Gladiator, un scène à la loupe

Publié le par Ivan Georgiev

J'ai reçu d'un ami Fred Lorge le dvd special edition de Gladiator de Riddley Scott...

Musique de Hans Zimmer.

La scène : Maximus, le général déchu a succombé a la traîtrise de César (Commode, fils de Marc Aurèle, jaloux de l'amour que celui-ci donna à Maximus plus qu'à lui-même) non sans avoir accompli son but...

Il gît, mourant au centre de l'arène, et son âme rêve déjà aux retrouvailles avec sa femme et son fils.  Thème chanté par une voix de femme (mezzo au timbre naturel et suave) et progression ascendante des violoncelles et altos... Entre nostalgie et douce extase des retrouvailles dans l'au-delà...

"tu es chez toi" murmure Lucilla (fille de Marc Aurèle) qui s'est précipitée quelques instants plus tôt sur le corps encore chaud du héro...

Ecoutez comment le second thème - progressant vers un extrême de lyrisme retenu - va naître dans le court instant de flottement où Lucilla a fait ses adieux et où elle va se relever et proclamer la grandeur de Rome et de son héro. 

1. "Tu es chez toi" :  la tenue sur la tonique de l'accord de dominante (par rapport au thème à venir), en registre moyen crée une attente forte et instable...  Passage du mode majeur qui renforce l'impression d'extase du héro, sûr de rentrer chez lui - au mode mineur : poid de la tristesse pour ceux qui restent maisce thème renforce aussi l'impression de grandeur de la tâche qui reste à accomplir... 

Dernier regard vers le corps maintenant "vidé de son âme" : montée des trois premières notes du thème principal (ré - la sensible, c'est à dire le degré le plus instable et fragile de la gamme, sol , si bémol d'un accord de mi bémol ascendant)...

Elle se détourne et prend appui pour se redresser (mouvement pivotant) : les trois notes se résolvent vers le bas, sur un do : la première phrase s'épanouis à partir du 5ème degré (de cet accord de fa) - appui musical, tel un "déséquilibre solide" au milieu de la gamme, tel le poid du corps qui se redresse en appui sur un pied, mais aussi le poid de la parole qu'elle va proférer... (sans oublier la courte résolution : si, la - pour conclure la triade mineur, donnant une impression de "pivotement"...)

Elle entame le mouvement de rotation vers la foule : trois notes suivantes de la deuxième série dans ce thème, vers le haut elles aussi : do, ré, la - en rotation à partir de la sensible, puisque le même do est ici substitué et fragilisé dans cet accord de ré!   Lucilla fini de tourner - dos à nous, face à la foule : à nouveau résolution de ce thème, mais plus stable cette fois : appui avant de parler à la foule de la grandeur du héro...
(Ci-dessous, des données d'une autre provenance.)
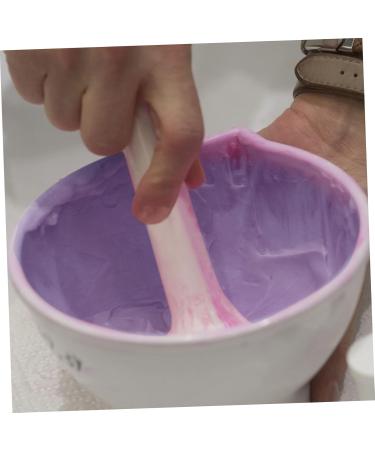 Minkissy 3 Packs Hard Wax Beans for Hair Removal - Violet Beeswax Pearls for Smooth Skin - Buy Online on GoSupps.com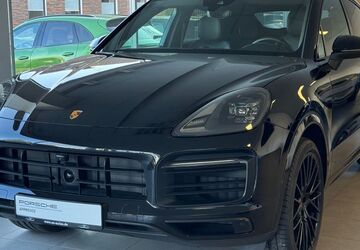 Porsche Cayenne 78.000 km 73.980 &euro; Mülheim an der Ruhr 45478
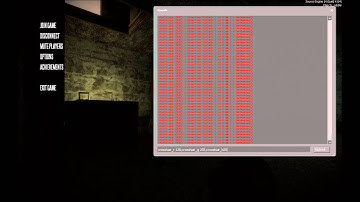 Firearms: Source 2.0 - Tritium Night Sights & Dynamic Coloring
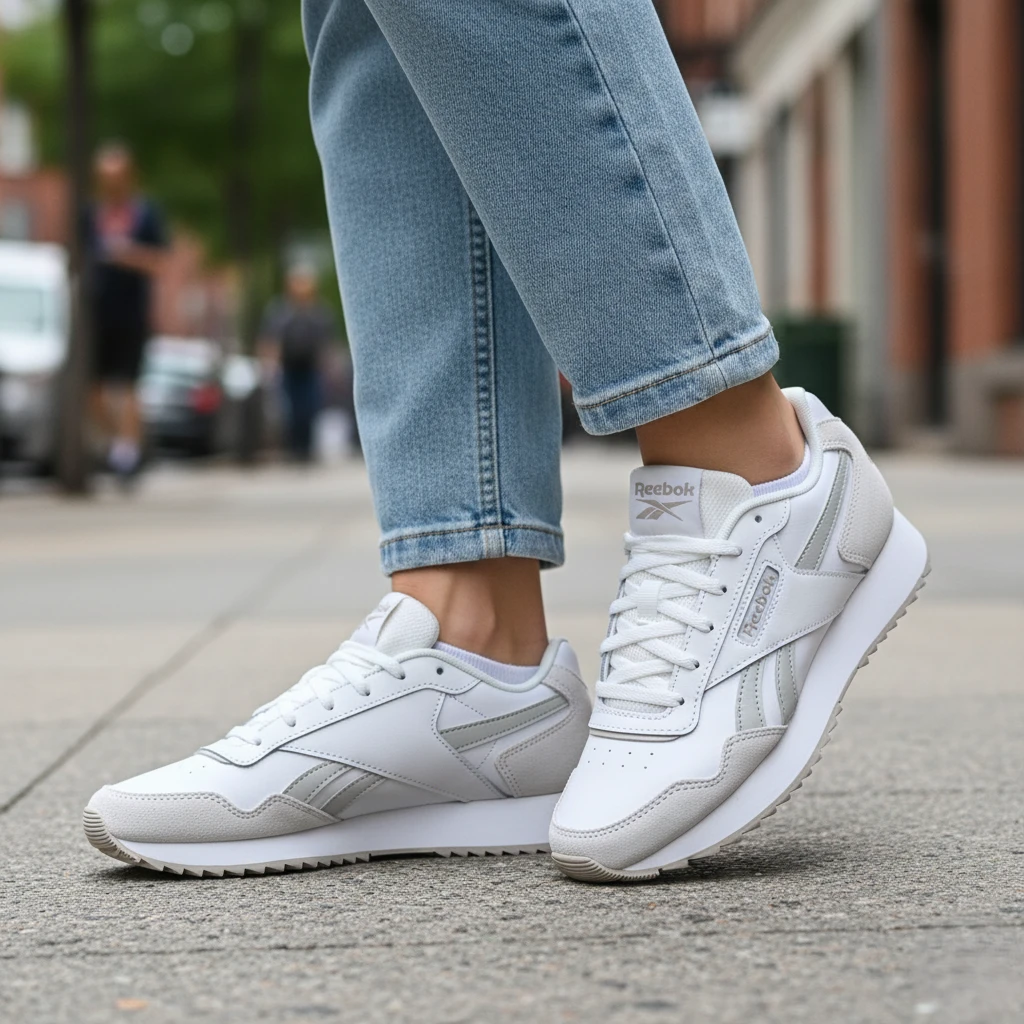 REEBOK GLIDE RIPPLE DOUBLE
"Est-ce que Rome vaut la vie d'un homme de bien?" dit elle dans l'intervale entre ces deux premières phrases musicales et leur développement... très exactement sur la tonique de l'accord, elle ouvre la bouche!  Prise de position et note fondamentale de l'accord.
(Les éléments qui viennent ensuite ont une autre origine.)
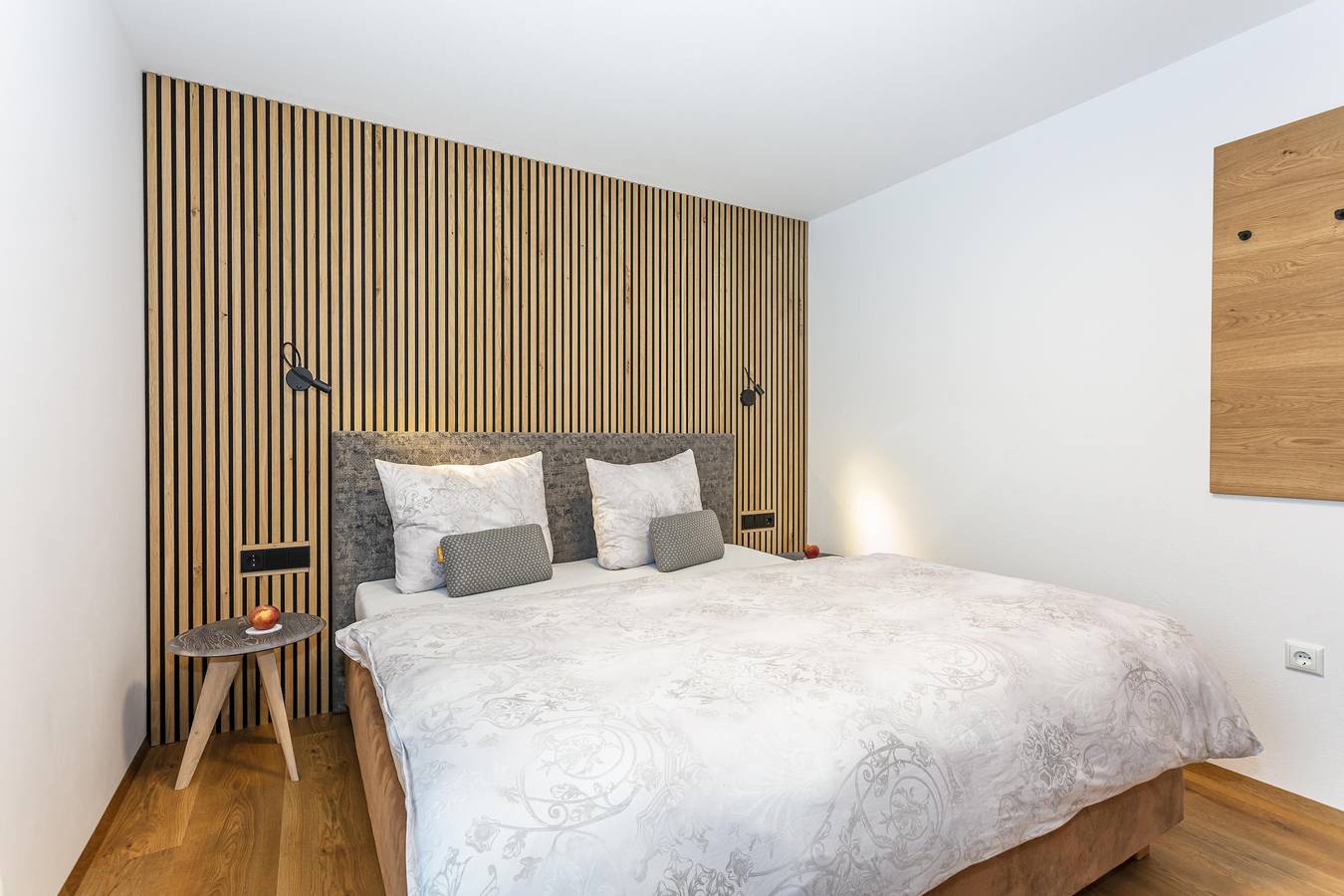 Geheel vakantieappartement, Appartement, douche, Wc, 1 slaapkamer in Neukirchen am Großvenediger, Pinzgau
La symbiose se poursuit ainsi jusqu'à la fin de la scène, qui dure environ 1:30 - sans parler de la façon dont le thème est amené dans la scène précédante par sa contrepartie "féminine"...
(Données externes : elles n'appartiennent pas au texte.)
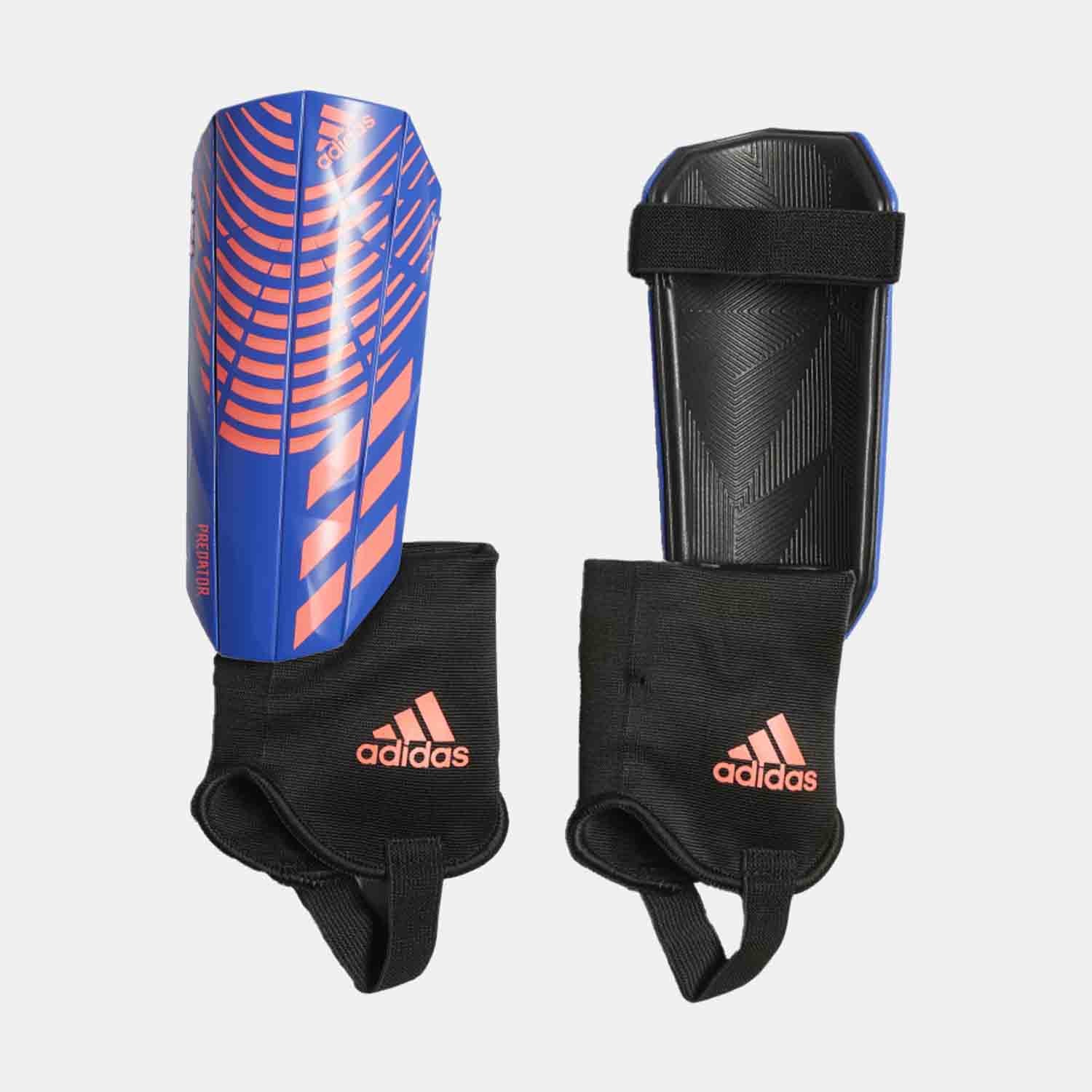 PREDATOR MATCH SHIN GUARDS - SV SPORTS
Bon assez parlé pour ne rien dire!  Venez plutôt voir la scène avec moi, ce sera plus facile à montrer ; plus facile de pointer du doigt ces vides et ces pleins, ... et puis même si l'analyse reste creuse, à la fois, il est amusant de voir comment l'émotion se renforce par le simple jeu (vide) de cette mécanique (formelle)...  Vide et forme indissociable, comme toujours?

Au plaisir - ... et apportez de quoi grignoter!  Cette version longue dure 3 heures!